The Fugro Equator returns to Fremantle Harbour for resupply on Aug. 12, 2015 in Fremantle, Australia. Getty Images

When Malaysia Airlines Flight 370 disappeared from radars in March 2014, many people immediately thought the worst. Had terrorists hijacked the plane? Did the pilot crash it on purpose? Could it be a rogue passenger with a vendetta?

Nearly three years later, a French investigation has confirmed that nobody on board the missing Boeing 777 had a suspicious history, Agence France-Presse reported recently. France's Direction Générale de la Sécurité Intérieure, or DGSI, informed the family members of MH370 victims Thursday that background checks it ran on the passengers and staff "didn't turn up anything," relative Ghyslian Watterlos told the news wire.

MH370 was carrying 239 people when it vanished over the Indian Ocean en route from Kuala Lumpur to Beijing. Initial reports scrutinized Captain Zaharie Ahmad Shah, who has been accused of flying practice suicide routes before the alleged crash, and two Iranian men who had used fake passports to gain access to the plane. But terrorism — or other malicious intent — was never confirmed by authorities.

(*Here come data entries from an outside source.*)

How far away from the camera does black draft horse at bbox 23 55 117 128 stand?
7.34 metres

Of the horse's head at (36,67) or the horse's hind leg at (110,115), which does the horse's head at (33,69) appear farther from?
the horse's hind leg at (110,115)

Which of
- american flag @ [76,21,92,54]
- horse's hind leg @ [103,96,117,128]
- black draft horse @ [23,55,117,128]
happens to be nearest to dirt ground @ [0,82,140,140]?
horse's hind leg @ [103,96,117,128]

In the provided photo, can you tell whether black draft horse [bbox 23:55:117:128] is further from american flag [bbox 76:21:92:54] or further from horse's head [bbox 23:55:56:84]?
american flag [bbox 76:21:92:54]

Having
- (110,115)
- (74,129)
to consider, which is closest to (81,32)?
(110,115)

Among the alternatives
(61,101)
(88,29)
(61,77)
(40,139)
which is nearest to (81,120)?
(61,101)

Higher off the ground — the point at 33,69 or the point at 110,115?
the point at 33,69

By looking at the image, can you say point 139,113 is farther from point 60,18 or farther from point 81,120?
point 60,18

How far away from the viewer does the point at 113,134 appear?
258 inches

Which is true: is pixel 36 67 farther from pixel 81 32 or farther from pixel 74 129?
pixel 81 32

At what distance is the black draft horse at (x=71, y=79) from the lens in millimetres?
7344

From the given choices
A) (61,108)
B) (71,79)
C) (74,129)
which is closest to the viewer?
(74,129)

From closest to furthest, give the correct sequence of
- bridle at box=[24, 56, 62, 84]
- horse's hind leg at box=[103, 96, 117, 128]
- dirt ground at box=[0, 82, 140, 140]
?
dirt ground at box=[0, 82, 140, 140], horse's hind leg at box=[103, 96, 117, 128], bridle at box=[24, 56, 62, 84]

France's Thursday announcement came as part of the country's independent investigation into the MH370 case, but it coincided with statements indicating that the wide-ranging search for the plane was almost over.

On the heels of an operational update that declared the sweep for evidence was on track to end this month, Transport Minister Datuk Seri Liow Tiong Lai told reporters he'd planned a tripartite meeting with his counterparts in China and Australia for before the Chinese New Year, Bernama reported.

That means the verdict on the search's future could come by Jan. 28.

"The three countries are committed to completing the final stage of the search in the 120,000-square-kilometer area in the remote Indian Ocean," Liow said. "When it is all done, we will wait for the report if there is anymore credible clue to look for."